[asveikau]

Sure, go to 32 bits per character. But it cannot be said to be "simple" and will not allow you to make the assumption that 1 integer = 1 glyph.

Namely it won't save you from the following problems:

    * Precomposed vs multi-codepoint diacritics (Do you write á with
      one 32 bit char or with two? If it's Unicode the answer is both)

    * Variation selectors (see also Han unification)

    * Bidi, RTL and LTR embedding chars

And possibly others I don't know about. I feel like I am learning of these dragons all the time.

I almost like that utf-16 and more so utf-8 break the "1 character, 1 glyph" rule, because it gets you in the mindset that this is bogus. Because in Unicode it is most decidedly bogus, even if you switch to UCS-4 in a vain attempt to avoid such problems. Unicode just isn't simple any way you slice it, so you might as well shove the complexity in everybody's face and have them confront it early.

[cygx]

If you use a 32-bit scheme, you can dynamically assign multi-character (extended) grapheme clusters to unused code units to get a fixed-width encoding.

Perl6 calls this NFG [1].

[1] http://design.perl6.org/S15.html

^ link currently broken, the plain-text version is at https://raw.githubusercontent.com/perl6/specs/master/S15-uni...

[lmm]

You can't use that for storage.

> The mapping between negative numbers and graphemes in this form is not guaranteed constant, even between strings in the same process.

[cygx]

What's your storage requirement that's not adequately solved by the existing encoding schemes?

[lmm]

What are you suggesting, store strings in UTF8 and then "normalize" them into this bizarre format whenever you load/save them purely so that offsets correspond to grapheme clusters? Doesn't seem worth the overhead to my eyes.

[cygx]

In-memory string representation rarely corresponds to on-disk representation.

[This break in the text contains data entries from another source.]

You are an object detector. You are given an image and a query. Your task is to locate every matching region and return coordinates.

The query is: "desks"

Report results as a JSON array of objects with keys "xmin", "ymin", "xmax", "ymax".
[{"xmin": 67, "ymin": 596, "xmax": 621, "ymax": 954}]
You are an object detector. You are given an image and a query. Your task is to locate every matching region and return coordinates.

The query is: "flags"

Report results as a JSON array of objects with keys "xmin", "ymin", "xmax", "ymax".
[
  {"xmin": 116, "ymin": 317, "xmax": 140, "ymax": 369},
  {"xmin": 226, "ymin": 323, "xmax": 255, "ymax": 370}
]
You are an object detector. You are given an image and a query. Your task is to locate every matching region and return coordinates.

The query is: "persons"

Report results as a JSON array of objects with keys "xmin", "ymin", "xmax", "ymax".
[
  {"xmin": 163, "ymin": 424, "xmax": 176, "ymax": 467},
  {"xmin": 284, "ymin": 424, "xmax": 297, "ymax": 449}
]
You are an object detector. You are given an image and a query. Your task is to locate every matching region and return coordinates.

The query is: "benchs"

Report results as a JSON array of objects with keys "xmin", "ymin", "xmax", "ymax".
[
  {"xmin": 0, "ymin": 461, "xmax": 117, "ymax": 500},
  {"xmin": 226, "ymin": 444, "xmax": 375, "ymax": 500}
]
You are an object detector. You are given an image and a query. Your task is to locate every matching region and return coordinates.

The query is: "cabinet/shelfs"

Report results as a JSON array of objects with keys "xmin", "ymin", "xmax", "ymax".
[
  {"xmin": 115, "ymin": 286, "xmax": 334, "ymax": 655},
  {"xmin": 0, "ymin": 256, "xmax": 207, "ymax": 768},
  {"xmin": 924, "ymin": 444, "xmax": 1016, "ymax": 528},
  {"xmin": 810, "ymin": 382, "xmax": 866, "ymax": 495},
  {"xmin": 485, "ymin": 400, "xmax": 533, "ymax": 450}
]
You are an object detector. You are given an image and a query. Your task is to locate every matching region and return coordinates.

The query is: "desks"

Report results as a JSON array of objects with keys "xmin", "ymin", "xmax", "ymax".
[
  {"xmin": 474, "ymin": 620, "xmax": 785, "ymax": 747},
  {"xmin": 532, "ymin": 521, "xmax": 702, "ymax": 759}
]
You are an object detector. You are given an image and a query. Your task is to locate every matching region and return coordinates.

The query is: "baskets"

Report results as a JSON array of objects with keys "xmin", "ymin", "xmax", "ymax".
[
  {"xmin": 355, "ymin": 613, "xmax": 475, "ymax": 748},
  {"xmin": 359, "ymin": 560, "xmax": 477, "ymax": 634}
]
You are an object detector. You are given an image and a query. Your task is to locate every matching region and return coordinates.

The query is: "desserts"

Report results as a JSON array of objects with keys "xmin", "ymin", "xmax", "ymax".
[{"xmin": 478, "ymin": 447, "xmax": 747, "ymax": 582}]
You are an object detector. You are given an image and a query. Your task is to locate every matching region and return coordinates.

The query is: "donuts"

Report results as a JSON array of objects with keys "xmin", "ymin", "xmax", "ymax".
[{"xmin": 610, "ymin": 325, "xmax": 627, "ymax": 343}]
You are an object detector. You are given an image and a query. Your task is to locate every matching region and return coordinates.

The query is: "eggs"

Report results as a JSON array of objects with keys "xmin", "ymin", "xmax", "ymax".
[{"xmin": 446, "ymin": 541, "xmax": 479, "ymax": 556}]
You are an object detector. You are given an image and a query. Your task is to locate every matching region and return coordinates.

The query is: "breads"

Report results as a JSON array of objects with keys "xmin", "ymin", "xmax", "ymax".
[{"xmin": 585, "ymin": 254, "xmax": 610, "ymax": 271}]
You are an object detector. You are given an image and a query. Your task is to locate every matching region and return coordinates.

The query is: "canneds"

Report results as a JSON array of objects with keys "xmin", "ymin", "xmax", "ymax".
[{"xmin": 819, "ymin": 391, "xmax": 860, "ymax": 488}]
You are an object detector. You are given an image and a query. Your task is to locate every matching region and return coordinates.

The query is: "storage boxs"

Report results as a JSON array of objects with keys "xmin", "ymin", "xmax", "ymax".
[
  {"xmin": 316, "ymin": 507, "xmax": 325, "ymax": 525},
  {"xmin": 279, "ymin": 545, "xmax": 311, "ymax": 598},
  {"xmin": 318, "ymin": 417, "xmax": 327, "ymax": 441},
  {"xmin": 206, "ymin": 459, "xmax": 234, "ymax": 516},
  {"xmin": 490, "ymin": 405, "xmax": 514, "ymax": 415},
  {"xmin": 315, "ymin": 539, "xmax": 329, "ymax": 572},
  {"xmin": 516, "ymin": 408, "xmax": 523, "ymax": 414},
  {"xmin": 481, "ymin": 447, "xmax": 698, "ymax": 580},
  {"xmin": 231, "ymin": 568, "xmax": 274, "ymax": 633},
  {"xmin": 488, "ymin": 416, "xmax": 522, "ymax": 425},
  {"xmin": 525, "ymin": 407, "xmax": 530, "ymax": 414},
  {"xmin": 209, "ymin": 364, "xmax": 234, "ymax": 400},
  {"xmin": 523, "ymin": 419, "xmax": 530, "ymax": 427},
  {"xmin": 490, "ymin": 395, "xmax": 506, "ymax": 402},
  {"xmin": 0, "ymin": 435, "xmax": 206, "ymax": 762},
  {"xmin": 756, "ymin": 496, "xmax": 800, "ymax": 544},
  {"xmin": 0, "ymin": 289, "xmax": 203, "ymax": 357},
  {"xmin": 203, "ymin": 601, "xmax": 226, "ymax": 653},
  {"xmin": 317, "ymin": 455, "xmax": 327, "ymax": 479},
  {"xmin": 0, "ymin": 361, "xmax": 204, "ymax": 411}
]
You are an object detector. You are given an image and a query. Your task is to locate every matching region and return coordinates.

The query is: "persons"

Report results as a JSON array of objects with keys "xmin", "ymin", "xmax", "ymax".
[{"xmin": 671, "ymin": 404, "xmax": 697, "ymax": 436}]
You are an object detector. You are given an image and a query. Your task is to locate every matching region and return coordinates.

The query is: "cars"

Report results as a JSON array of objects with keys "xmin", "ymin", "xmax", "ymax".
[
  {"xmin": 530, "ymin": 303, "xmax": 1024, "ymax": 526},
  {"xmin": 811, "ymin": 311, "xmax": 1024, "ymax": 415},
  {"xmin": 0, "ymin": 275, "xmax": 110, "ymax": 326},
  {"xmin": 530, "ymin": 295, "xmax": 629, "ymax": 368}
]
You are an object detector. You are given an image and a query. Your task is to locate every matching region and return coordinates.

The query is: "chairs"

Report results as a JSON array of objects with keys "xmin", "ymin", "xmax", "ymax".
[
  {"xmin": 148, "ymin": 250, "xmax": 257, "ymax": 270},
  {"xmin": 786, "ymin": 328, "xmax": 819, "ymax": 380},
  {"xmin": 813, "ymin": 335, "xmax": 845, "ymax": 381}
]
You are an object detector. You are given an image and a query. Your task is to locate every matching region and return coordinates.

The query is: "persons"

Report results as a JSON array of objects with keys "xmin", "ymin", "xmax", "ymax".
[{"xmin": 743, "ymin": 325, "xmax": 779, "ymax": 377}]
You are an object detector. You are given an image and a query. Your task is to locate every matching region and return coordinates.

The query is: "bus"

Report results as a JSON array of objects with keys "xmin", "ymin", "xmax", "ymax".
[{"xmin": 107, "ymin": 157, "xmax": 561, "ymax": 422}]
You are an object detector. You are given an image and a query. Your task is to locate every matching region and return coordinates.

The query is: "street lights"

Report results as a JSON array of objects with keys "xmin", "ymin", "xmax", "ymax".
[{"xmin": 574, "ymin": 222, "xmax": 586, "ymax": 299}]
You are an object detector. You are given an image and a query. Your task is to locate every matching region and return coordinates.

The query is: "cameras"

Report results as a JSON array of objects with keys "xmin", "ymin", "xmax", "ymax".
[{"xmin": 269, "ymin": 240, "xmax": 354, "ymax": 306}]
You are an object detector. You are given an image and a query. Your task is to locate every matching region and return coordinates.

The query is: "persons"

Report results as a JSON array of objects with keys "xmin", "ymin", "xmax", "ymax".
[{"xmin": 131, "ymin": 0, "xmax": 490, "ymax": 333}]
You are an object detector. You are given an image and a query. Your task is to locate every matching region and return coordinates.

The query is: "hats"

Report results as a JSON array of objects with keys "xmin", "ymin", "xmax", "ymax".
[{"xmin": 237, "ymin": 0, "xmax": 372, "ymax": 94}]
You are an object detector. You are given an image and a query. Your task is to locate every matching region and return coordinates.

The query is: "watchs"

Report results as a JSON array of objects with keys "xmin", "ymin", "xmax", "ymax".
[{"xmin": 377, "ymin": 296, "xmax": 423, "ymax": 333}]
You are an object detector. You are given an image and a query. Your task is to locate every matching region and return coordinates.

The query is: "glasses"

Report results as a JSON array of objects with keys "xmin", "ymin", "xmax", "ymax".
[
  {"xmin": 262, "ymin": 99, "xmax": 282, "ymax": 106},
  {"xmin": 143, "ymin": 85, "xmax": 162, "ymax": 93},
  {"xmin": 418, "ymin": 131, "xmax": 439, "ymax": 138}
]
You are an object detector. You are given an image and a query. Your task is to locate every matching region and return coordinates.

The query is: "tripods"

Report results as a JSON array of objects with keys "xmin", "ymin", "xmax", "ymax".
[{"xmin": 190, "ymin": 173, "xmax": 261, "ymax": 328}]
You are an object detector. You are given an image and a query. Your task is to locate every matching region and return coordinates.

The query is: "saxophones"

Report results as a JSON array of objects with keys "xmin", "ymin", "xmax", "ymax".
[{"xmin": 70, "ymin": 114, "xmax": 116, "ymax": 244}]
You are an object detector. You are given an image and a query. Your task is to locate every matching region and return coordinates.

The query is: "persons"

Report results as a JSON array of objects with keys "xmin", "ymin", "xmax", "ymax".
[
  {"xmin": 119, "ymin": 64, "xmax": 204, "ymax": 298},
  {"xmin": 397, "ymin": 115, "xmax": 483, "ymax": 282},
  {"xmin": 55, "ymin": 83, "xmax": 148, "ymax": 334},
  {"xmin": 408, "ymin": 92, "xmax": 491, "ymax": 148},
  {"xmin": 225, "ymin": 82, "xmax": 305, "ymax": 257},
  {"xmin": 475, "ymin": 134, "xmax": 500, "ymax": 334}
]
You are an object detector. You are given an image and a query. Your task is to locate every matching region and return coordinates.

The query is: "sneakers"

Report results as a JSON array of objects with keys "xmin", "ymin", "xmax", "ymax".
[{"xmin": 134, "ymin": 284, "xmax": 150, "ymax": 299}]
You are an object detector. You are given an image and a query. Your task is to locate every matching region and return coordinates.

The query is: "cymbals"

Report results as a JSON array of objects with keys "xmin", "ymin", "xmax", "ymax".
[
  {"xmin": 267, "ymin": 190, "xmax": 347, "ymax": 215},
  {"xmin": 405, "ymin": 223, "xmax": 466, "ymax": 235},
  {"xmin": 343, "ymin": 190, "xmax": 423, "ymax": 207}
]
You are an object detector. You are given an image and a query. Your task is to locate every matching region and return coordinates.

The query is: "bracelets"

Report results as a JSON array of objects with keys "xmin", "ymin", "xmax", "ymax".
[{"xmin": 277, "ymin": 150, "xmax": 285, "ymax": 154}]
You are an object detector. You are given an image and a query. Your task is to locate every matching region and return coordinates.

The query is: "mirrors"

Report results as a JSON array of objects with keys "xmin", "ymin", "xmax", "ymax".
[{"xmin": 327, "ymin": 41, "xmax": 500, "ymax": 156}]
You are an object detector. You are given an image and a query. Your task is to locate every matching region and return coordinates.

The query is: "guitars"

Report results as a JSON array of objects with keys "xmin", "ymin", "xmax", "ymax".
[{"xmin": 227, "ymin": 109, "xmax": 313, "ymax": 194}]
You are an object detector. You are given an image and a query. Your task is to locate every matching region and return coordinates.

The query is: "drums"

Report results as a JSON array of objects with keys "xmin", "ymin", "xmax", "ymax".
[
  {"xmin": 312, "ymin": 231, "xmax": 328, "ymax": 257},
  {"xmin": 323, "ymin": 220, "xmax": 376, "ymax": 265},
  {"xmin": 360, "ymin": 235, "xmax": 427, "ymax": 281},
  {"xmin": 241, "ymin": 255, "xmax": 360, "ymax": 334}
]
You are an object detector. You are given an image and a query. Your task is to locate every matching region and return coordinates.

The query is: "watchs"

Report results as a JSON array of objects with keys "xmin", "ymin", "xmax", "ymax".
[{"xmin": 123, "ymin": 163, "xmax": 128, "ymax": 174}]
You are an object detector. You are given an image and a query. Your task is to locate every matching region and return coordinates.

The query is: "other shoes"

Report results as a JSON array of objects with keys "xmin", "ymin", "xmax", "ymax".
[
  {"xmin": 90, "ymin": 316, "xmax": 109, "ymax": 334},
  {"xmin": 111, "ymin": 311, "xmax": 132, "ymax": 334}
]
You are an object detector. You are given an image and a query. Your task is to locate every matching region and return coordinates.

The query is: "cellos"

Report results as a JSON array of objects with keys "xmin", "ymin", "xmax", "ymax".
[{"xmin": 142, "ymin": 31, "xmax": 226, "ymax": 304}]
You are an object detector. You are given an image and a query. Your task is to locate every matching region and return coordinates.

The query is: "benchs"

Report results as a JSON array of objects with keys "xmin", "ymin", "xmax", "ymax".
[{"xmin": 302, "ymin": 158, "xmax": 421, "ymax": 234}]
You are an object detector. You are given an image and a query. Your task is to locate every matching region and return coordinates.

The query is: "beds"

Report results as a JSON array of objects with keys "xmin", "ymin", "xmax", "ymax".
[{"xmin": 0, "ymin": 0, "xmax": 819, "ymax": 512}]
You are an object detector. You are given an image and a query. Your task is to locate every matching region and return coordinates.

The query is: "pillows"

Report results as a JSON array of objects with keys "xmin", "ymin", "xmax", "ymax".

Various programming languages (Java, C#, Objective-C, JavaScript, ...) as well as some well-known libraries (ICU, Windows API, Qt) use UTF-16 internally. How much data do you have lying around that's UTF-16?

Sure, more recently, Go and Rust have decided to go with UTF-8, but that's far from common, and it does have some drawbacks compared to the Perl6 (NFG) or Python3 (latin-1, UCS-2, UCS-4 as appropriate) model if you have to do actual processing instead of just passing opaque strings around.

Also note that you have to go through a normalization step anyway if you don't want to be tripped up by having multiple ways to represent a single grapheme.

[raiph]

NFG enables O(N) algorithms for character level operations.

The overhead is entirely wasted on code that does no character level operations.

For code that does do some character level operations, avoiding quadratic behavior may pay off handsomely.